• **Ваше задание**: Перепишите отрывок о концепции Гумилева от «Деление народов на» до «[35;114; 188; 228].», заменив слово «исследователи» на «ученые».

• **Выбранный отрывок**:
━━━

Деление народов на избранные (пассионарные) и обреченные (субпассионарные) становится у Бромлея равнозначным их делению на полноценные и неполноценные на основании присущих им или отсутствующих у них врожденных биологических свойств. С признанием ошибочности трактовки этноса как биологической категории выступил и С.А. Арутюнов [8]. В.П. Алексеев отводил гипотезе Гумилева крайнее место в оценке народов как биологических, а не социальных общностей [2]. Практически все исследователи, несмотря на отмечаемую ими оригинальность концепции, прослеживали параллели между взглядами Гумилева и биологической трактовкой этноса С.М. Широкогоровым [35;114; 188; 228].
Определявшаяся в рамках этнографического знания в русле проблемы систематизации и классификации этнических общностей [37; 201] этнология Гумилева в 90-е гг. оценивается по прежнему преимущественно в категоричной тональности. Ю.И. Семенов оценивает теоретическую деятельность Гумилева через призму фабрикации им исторических фактов [318]; А.Ф. Козенко и Л.Ф. Моногарова, констатируя невозможность фальсификации концепции, определяют ее как иррелевантную [185]; В.А. Тишков отмечает наивность анализа и паранаучность Гумилева [331]; Я.В. Чеснов, обращая внимание на простоту и доходчивость мысли автора, усматривает в концепции «незамысловатый натурализм», сопряженный с «профанацией понятия этногенеза» [372]; отсылая к концепции этногенеза Гумилева, С.В. Лурье говорит о бессмысленности биологического понимания этноса [222]. В.М. Микулич, фиксируя отсутствие надежного научного анализа, гипотетичность концепции, приходит к выводу о необязательности ряда ее положений, невозможности ее использования в научных исследованиях [229].
Автор отмечает также интуитивность построений Гумилева, радикальность его выводов и оторванность их от современной научной практики. Критика Микулича содержит конструктивные моменты, связанные с существенными ошибками апплицируемого Гумилевым на исторический материал системного подхода. В плане собственно научного анализа единственным позитивным элементом концепции этногенеза названо развитие идеи географической адаптации, уровень осмысления которой, по мнению Микулича, не отличается оригинальностью. Начало 90-х гг. ознаменовалось появлением интроспекции теоретико-методологических оснований этнографического знания, самоанализа этнографической науки, вызванного критическим отношением к сложившейся к 70-80-м гг. официальной теории этноса и обнаружившей свою прогностическую несостоятельность в ситуации обострившейся конфликтности межэтнических и межнациональных отношений [55; 136; 137; 194;299; 323; 377].

━━━

• **Строки данных**:

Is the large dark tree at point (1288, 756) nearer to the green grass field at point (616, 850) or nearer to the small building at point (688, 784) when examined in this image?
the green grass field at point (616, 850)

━━━

• **Ответ к упражнению**:
Деление народов на избранные (пассионарные) и обреченные (субпассионарные) становится у Бромлея равнозначным их делению на полноценные и неполноценные на основании присущих им или отсутствующих у них врожденных биологических свойств. С признанием ошибочности трактовки этноса как биологической категории выступил и С.А. Арутюнов [8]. В.П. Алексеев отводил гипотезе Гумилева крайнее место в оценке народов как биологических, а не социальных общностей [2]. Практически все ученые, несмотря на отмечаемую ими оригинальность концепции, прослеживали параллели между взглядами Гумилева и биологической трактовкой этноса С.М. Широкогоровым [35;114; 188; 228].